É falsa, porém, essa oposição entre invenção e realidade. Ninguém pode escrever sobre algo que desconhece. Por mais fantasiosas que sejam suas aventuras, Verne se apoia nas questões de seu tempo, em pessoas que conhecia e fatos que vivenciou, faz comentários sociais pertinentes à sua época e simulações de sua própria sociedade para criticar seus costumes e idiossincrasias. 
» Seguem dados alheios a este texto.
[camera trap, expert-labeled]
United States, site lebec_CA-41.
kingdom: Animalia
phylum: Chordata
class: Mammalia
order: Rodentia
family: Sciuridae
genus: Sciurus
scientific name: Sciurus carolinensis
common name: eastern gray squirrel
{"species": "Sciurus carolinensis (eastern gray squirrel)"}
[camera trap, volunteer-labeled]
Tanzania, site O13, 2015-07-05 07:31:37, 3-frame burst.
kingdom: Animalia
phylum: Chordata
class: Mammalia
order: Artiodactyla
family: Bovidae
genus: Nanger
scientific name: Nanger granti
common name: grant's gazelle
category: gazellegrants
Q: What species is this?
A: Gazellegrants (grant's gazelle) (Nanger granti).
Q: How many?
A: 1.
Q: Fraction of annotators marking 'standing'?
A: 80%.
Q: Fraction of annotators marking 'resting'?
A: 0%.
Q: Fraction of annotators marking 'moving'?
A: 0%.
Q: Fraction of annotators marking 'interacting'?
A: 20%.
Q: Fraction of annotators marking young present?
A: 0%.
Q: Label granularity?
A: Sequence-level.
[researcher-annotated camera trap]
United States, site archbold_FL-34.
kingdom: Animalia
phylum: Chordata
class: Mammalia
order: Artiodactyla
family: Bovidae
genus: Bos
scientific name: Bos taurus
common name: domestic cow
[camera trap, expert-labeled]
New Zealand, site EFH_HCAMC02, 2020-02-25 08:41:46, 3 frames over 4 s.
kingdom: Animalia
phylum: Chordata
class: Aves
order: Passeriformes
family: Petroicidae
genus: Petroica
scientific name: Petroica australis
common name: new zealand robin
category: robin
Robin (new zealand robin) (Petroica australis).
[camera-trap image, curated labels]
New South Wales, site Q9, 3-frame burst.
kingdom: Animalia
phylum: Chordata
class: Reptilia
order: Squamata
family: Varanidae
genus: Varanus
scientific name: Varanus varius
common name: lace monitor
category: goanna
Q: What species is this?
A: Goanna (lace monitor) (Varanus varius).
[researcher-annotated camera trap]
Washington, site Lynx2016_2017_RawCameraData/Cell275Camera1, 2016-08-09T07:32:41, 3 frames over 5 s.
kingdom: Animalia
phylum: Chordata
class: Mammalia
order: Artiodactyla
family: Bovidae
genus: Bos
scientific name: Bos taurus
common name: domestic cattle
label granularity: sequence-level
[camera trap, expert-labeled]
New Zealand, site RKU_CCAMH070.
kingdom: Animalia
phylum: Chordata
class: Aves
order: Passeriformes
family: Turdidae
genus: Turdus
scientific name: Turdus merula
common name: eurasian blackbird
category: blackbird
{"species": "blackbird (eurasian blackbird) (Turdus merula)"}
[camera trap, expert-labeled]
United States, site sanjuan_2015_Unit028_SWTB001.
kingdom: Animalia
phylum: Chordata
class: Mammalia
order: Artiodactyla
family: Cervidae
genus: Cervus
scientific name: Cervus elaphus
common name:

As últimas ilhas intocadas foram descobertas por volta de 1820. Verne nasceu na primeira geração que já não podia mais explorar a Terra, porém ainda não tinha como conquistar o espaço. Isso explica por que decidiu desbravar o mundo pela palavra. Não é de se espantar que tenha morrido em 1905, ano em que Einstein abalroou a física newtoniana, derrubou postulados e fincou o acaso no cerne da ciência. Jules Verne, expoente máximo de um cientificismo ainda ingênuo, proveniente da Belle Époque, que festejava as revoluções tecnológicas (essas, por sua vez, logo produziriam as máquinas da morte da 1.ª Guerra Mundial), saía de cena para dar lugar a um novo século de incertezas no próprio método científico. Fica, pois, seu legado como um dos pais da literatura especulativa.